* _Required work_:
Copy out the Winston fly rod review below in full, word for word.

* _Text_:

Winston Freshwater Air Fly Rods
The concept behind the Freshwater Air Series is to offer a range of rods with light tips and stiff butts that behave like conventional “fast action” fly rods without sacrificing the hallmark Winston tip sensitivity and overall casting feel. In casting through this series carefully, we noticed that the “fast action” characteristic on the longer rods doesn’t kick in until the rod flexes into the stiff butt section. On short casts, they are still very “touchy,” not unlike the Pure Series. When the caster lengthens the stroke or applies a double haul, the stiff butt section responds with power. The graduation from the light tip to stiff butt is steep, however, so some of these rods cast with a hinge in the middle of the flex profile. When casting with a fixed length of line, 30-35 feet, many of these rods are bouncy and instable, the casting loop hard to control. Longer casts load these rods into the butt section and deliver higher line speed with power and grace like a sailboat cutting through chop under full sail. We recommend the Air Series for fishing nymphs and streamers, or dry flies at distance.
Model-by-Model Reviews by John Duncan and Richard Post, Telluride Angler
Winston Air 8’6” 3-weight
John Duncan: This is the finest Winston fly rod I have cast and the only long 3-wt that belongs in the conversation with the Scott GS 883-4. It belongs in the Air Series only in terms of core casting action: medium to medium-fast. The balance between tip and butt is exquisite, the progressive flex profile immaculate. With an SA Trout Taper or Rio Light Line, it casts perfect dry fly loops from 10’ to over 60’. There is no hinge whatsoever in the loading action. The feel transmitted to the hand of the caster is in the 100th percentile of fly rods. Once in a blue moon, I cast a rod that feels like the line was made specifically for that rod. I didn’t want to put it down.

Scene-based spatial questions
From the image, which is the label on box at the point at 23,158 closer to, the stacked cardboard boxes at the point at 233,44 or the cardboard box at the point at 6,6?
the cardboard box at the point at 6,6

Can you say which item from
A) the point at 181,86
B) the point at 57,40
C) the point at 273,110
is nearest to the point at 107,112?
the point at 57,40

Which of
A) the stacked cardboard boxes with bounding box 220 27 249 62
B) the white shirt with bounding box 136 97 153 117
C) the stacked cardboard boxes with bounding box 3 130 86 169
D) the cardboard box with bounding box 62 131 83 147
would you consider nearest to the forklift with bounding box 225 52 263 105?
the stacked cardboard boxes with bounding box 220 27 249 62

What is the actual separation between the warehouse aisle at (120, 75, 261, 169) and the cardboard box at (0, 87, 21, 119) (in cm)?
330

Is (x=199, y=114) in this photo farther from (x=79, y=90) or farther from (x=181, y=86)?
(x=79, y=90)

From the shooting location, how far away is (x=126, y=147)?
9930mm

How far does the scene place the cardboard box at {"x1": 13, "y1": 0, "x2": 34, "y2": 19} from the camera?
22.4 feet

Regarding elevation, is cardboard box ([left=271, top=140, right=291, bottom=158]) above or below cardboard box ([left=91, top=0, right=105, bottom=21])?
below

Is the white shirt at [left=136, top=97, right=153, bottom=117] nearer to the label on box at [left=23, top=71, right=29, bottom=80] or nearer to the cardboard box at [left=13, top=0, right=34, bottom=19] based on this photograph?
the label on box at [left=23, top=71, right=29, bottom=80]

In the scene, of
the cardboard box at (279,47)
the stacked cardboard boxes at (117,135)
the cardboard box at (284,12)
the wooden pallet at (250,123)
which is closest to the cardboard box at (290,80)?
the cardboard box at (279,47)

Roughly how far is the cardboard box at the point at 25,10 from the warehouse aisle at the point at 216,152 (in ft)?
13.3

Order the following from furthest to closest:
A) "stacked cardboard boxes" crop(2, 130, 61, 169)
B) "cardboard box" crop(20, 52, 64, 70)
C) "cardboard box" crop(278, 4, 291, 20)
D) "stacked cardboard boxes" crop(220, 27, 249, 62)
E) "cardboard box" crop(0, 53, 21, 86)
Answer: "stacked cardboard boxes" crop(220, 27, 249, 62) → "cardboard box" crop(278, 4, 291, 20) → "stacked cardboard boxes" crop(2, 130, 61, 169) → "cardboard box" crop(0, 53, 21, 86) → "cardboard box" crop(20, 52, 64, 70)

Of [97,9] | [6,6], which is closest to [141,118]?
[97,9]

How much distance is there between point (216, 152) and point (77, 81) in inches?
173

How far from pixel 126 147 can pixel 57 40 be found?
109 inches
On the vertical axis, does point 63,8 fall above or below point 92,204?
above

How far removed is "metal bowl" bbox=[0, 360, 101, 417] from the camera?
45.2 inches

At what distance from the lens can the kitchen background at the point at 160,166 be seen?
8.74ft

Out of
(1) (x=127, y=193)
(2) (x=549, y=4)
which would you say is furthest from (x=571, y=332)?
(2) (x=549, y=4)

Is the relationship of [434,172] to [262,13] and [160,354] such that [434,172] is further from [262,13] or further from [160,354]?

* _Written reply_:
Winston Freshwater Air Fly Rods
The concept behind the Freshwater Air Series is to offer a range of rods with light tips and stiff butts that behave like conventional “fast action” fly rods without sacrificing the hallmark Winston tip sensitivity and overall casting feel. In casting through this series carefully, we noticed that the “fast action” characteristic on the longer rods doesn’t kick in until the rod flexes into the stiff butt section. On short casts, they are still very “touchy,” not unlike the Pure Series. When the caster lengthens the stroke or applies a double haul, the stiff butt section responds with power. The graduation from the light tip to stiff butt is steep, however, so some of these rods cast with a hinge in the middle of the flex profile. When casting with a fixed length of line, 30-35 feet, many of these rods are bouncy and instable, the casting loop hard to control. Longer casts load these rods into the butt section and deliver higher line speed with power and grace like a sailboat cutting through chop under full sail. We recommend the Air Series for fishing nymphs and streamers, or dry flies at distance.
Model-by-Model Reviews by John Duncan and Richard Post, Telluride Angler
Winston Air 8’6” 3-weight
John Duncan: This is the finest Winston fly rod I have cast and the only long 3-wt that belongs in the conversation with the Scott GS 883-4. It belongs in the Air Series only in terms of core casting action: medium to medium-fast. The balance between tip and butt is exquisite, the progressive flex profile immaculate. With an SA Trout Taper or Rio Light Line, it casts perfect dry fly loops from 10’ to over 60’. There is no hinge whatsoever in the loading action. The feel transmitted to the hand of the caster is in the 100th percentile of fly rods. Once in a blue moon, I cast a rod that feels like the line was made specifically for that rod. I didn’t want to put it down.